Configuration
Sail comes with a configuration system that affects its behavior. The Sail configuration is complementary to the Spark configuration.
The complete list of configuration options can be found in the Reference.
Concepts
Each configuration option is defined as a key with its associated value.
The key is a string that contains multiple names separated by dots (.
). Each name is a string containing lowercase letters, digits, and underscores (_
).
The names form a path in the hierarchical configuration namespace. For example, the key foo.bar.baz
refers to the baz
option in the bar
namespace, which is, in turn, in the foo
namespace. We also say that foo
and foo.bar
are prefixes of the key.
The value has a type and comes with a sensible default value. The value types are string
, number
, boolean
, array
, and map
.
Some configuration options may further restrict the allowed values of a given type. For example, an option may be defined to have number
values but only accept unsigned integers, so 1.0
would be invalid for this option, even though 1.0
is a number
.
As a Sail user, you usually care about the string representation of the value. This leads to the following section, which shows how to set configuration options via environment variables.
Environment Variables
You can set configuration options via environment variables when running the Sail CLI or using the PySail library.

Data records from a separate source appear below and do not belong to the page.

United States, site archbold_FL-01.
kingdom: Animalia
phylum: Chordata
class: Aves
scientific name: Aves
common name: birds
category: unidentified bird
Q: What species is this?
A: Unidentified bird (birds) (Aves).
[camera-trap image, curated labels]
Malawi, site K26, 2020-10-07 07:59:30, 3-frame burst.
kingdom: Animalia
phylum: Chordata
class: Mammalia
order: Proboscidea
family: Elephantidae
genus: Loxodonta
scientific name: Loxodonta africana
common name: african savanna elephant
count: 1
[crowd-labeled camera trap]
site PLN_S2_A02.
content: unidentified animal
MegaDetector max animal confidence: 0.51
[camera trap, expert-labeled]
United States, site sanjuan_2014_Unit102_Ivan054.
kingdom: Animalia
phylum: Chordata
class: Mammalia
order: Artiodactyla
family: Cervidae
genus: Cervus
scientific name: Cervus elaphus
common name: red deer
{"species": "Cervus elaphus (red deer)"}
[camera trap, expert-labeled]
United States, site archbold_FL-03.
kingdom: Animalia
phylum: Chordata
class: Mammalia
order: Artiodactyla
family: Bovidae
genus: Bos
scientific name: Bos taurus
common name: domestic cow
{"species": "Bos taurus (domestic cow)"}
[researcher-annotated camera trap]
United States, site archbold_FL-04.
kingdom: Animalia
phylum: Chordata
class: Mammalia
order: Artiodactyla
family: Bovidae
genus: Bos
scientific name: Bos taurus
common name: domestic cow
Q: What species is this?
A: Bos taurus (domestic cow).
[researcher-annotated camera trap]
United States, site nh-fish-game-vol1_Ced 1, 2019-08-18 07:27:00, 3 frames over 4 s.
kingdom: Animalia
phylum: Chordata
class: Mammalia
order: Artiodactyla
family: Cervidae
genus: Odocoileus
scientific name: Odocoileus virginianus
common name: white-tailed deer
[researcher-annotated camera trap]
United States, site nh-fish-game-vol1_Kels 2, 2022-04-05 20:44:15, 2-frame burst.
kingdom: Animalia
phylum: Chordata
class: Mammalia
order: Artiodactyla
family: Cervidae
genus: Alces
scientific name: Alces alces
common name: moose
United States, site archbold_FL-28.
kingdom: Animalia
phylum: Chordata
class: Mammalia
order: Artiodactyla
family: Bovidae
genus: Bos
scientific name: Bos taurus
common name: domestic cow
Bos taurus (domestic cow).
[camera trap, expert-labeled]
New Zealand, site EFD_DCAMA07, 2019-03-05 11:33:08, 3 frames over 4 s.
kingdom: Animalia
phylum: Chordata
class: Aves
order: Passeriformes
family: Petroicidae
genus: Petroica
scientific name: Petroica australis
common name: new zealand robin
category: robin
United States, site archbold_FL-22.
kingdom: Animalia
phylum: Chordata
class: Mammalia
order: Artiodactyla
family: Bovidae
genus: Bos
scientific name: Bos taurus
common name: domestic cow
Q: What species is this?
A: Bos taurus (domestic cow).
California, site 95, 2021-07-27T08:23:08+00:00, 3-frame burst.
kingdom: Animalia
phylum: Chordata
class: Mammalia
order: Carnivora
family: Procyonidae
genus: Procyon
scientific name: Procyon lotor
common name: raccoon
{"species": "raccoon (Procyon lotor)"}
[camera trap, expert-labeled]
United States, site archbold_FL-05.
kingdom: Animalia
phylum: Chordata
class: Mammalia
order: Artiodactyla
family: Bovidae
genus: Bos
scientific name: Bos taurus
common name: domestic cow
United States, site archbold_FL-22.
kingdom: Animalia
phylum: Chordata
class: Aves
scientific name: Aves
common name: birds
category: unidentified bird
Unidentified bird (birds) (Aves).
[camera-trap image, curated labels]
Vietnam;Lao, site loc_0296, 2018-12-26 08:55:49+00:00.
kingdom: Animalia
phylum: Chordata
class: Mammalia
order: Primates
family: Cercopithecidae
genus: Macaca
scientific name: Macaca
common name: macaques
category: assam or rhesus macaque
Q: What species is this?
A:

To map a configuration key to an environment variable, use the following steps:
- Convert letters in the key to uppercase. Keep digits and underscores (
_
) unchanged. - Replace
.
in the key with two underscores (__
) to separate hierarchy levels. - Prefix the key with
SAIL_
.
To specify a configuration value, use its string representation that follows TOML syntax, while the quotes around string values can be omitted.
INFO
The quotes around string values are useful to avoid ambiguity with value types. For example, "1.0"
is parsed as a string
, while 1.0
is parsed as a number
, so you must use quotes to distinguish between the two.
You can set one configuration option at a time or a group of configuration options using the TOML inline table syntax. When setting a group of options, the "key" is a common prefix for all the individual keys.
Here are some examples of setting configuration options via environment variables. The examples are shown in a shell script.
# Set `mode` to "local".
# The quotes (`""`) are part of the shell syntax and are not seen by Sail.
export SAIL_MODE="local"
# Set `mode` to "local" using a quoted string.
# The outer quotes (`''`) are part of the shell syntax and are not seen by Sail.
# The inner quotes (`""`) are part of the string representation of the
# configuration value and are seen by Sail.
export SAIL_MODE='"local"'
# Set `cluster.worker_task_slots` to 16.
# The quotes (`""`) are part of the shell syntax and are not seen by Sail.
export SAIL_CLUSTER__WORKER_TASK_SLOTS="16"
# Set multiple configuration options at once.
# The quotes (`''`) are part of the shell syntax and are not seen by Sail.
export SAIL_CLUSTER='{ worker_task_slots = 16, worker_max_count = 2 }'